You can’t fairly blame Connery for the quality of his Japanese. He doesn’t speak Japanese and as an actor, merely speaks the lines the script-writer provided. Of course the producers could have put more effort into coaching him.
People perhaps don’t remember how remote, unfamiliar and insignificant Japan was in the late 60s, to western people. Air travel was very expensive.
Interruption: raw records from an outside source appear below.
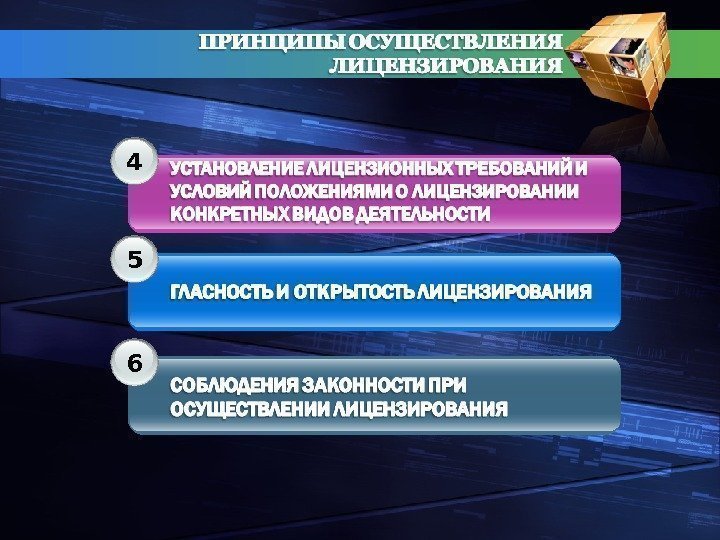 ПРИНЦИПЫ ОСУЩЕСТВЛЕНИЯ ЛИЦЕНЗИРОВАНИЯ

4
УСТАНОВЛЕНИЕ ЛИЦЕНЗИОННЫХ ТРЕБОВАНИЙ И УСЛОВИЙ ПОЛОЖЕНИЯМИ О ЛИЦЕНЗИРОВАНИИ КОНКРЕТНЫХ ВИДОВ ДЕЯТЕЛЬНОСТИ

5
ГЛАСНОСТЬ И ОТКРЫТОСТЬ ЛИЦЕНЗИРОВАНИЯ

6
СОБЛЮДЕНИЯ ЗАКОННОСТИ ПРИ ОСУЩЕСТВЛЕНИИ ЛИЦЕНЗИРОВАНИЯ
My parents-in-law, who lived in Tokyo at that time, remember the film as being one of the events that helped put Japan into international consciousness. The others being the Tokyo Olympics and marriage of John and Yono.
In order to prepare for his role in Taxi Driver, Robert De Niro drove cabs for months. For Raging Bull, he trained with boxers for months and put on close to 80 pounds. I think that Connery could have practiced Japanese for an hour or so. Actors should be rewarded for initiative and criticised for lack.
I’m not sure if you speak Japanese but Connery’s is not just silly, it is legendary.
Here’s a thought – and no, I don’t mean it seriously. Connery played the “raging out-of-control gaijin” to get some things done in the film, right? What if his appalling Japanese was a sham to make the Japanese think of him as even more of a Crazy Gaijin and in private he (the character) would actually speak perfect unaccented Japanese? Nah….
Hmm. That actually makes more sense than the movie.
Ｉ ｊｕｓｔ ｒｕｎ ｉｎｔｏ ｔｈｉｓ。
Now Connery’s at it again, only THIS time in IRAN!